The court overruled the defendant's objection and admitted the copy of the report on the ground that it was reliable because the court found that (1) the incident number on the report matched the incident number placed on the contents that Morales allegedly recovered from the defendant; (2) the defendant was listed on the copy of the report as the source of the contents tested; (3) the contents in the report matched the description of the contents seized by Morales; (4) the results contained on the copy of the report matched the field test conducted by Morales; and (5) the copy was of a report prepared on a state department of public safety letterhead that contained the signatures of the analysts who tested the contents. As a result of all the testimony and the copy of the toxicology report, the court found by a preponderance of the evidence that the defendant had violated his probation, in violation of § 53a-32, by possessing narcotics in violation of § 21a-277. This appeal followed.

"A revocation of probation hearing has two distinct components and two purposes. A factual determination by a trial court as to whether a probationer has violated a condition of probation must first be made. If a violation is found, a court must next determine whether probation should be revoked because the beneficial aspects of probation are no longer being served. . . Since there are two distinct components of the revocation hearing, our standard of review differs depending on which part of the hearing we are reviewing. . .

"A trial court initially makes a factual determination of whether a condition of probation has been violated. In making its factual determination, the trial court is entitled to draw reasonable and logical inferences from the evidence. . . Our review is limited to whether such a finding was clearly erroneous. . . . A finding of fact is clearly erroneous when there is no evidence in the record to support it . . . or when although there is evidence to support it, the reviewing court on the entire evidence is left with the definite and firm conviction that a mistake has been committed. . . In making this determination, every reasonable presumption must be given in favor of the trial court's ruling." (Internal quotation marks omitted.) State v. Faraday, 268 Conn. 174, 185, 842 A.2d 567 (2004).
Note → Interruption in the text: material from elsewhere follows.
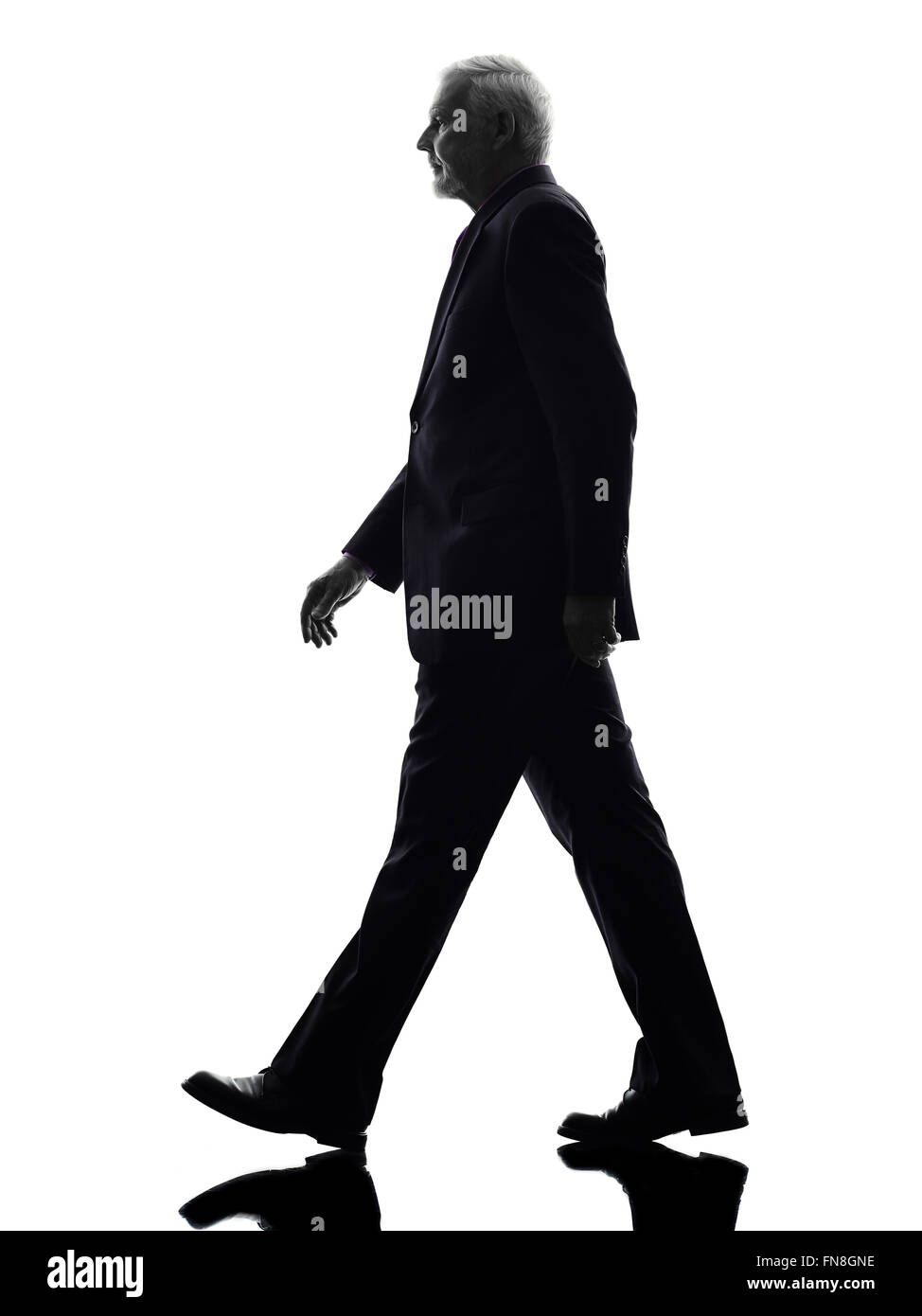 One Caucasian Senior Business Man walking Silhouette White Background - Stock Image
The defendant claims that there was insufficient evidence before the court to establish by a preponderance of evidence that he failed to comply with the terms of his probation because the copy of the toxicology report was inadmissible. We disagree.

It is well settled that the strict rules of evidence do not apply to probation proceedings. State v. Quinones, 92 Conn. App. 389, 392, 885 A.2d 227 (2005), cert. denied, 277 Conn. 904, 891 A.2d 4 (2006); see also Conn. Code Evid. § 1-1 (d) (3) and (4). It is just as well settled that hearsay evidence is admissible in a probation revocation hearing when the evidence is relevant, reliable and probative. See State v. Verdolini, 76 Conn. App. 466, 471, 819 A.2d 901 (2003). After reviewing the record in its entirety, we conclude that the copy of the toxicology report was relevant, reliable and probative. We therefore need not address whether it was hearsay because, even if it was, it would be admissible, given its relevance, reliability and probative value. Furthermore, even without the copy of the toxicology report, there was sufficient evidence on the basis of the testimony of Morales and the results of the field test for the court to have found, by a preponderance of the evidence, that the defendant violated his probation in violation § 53a-32 by possessing narcotics in violation of § 21a-277. See State v. Singleton, 274 Conn. 426, 442, 876 A.2d 1 (2005).

The judgment is affirmed.

In this opinion the other judges concurred.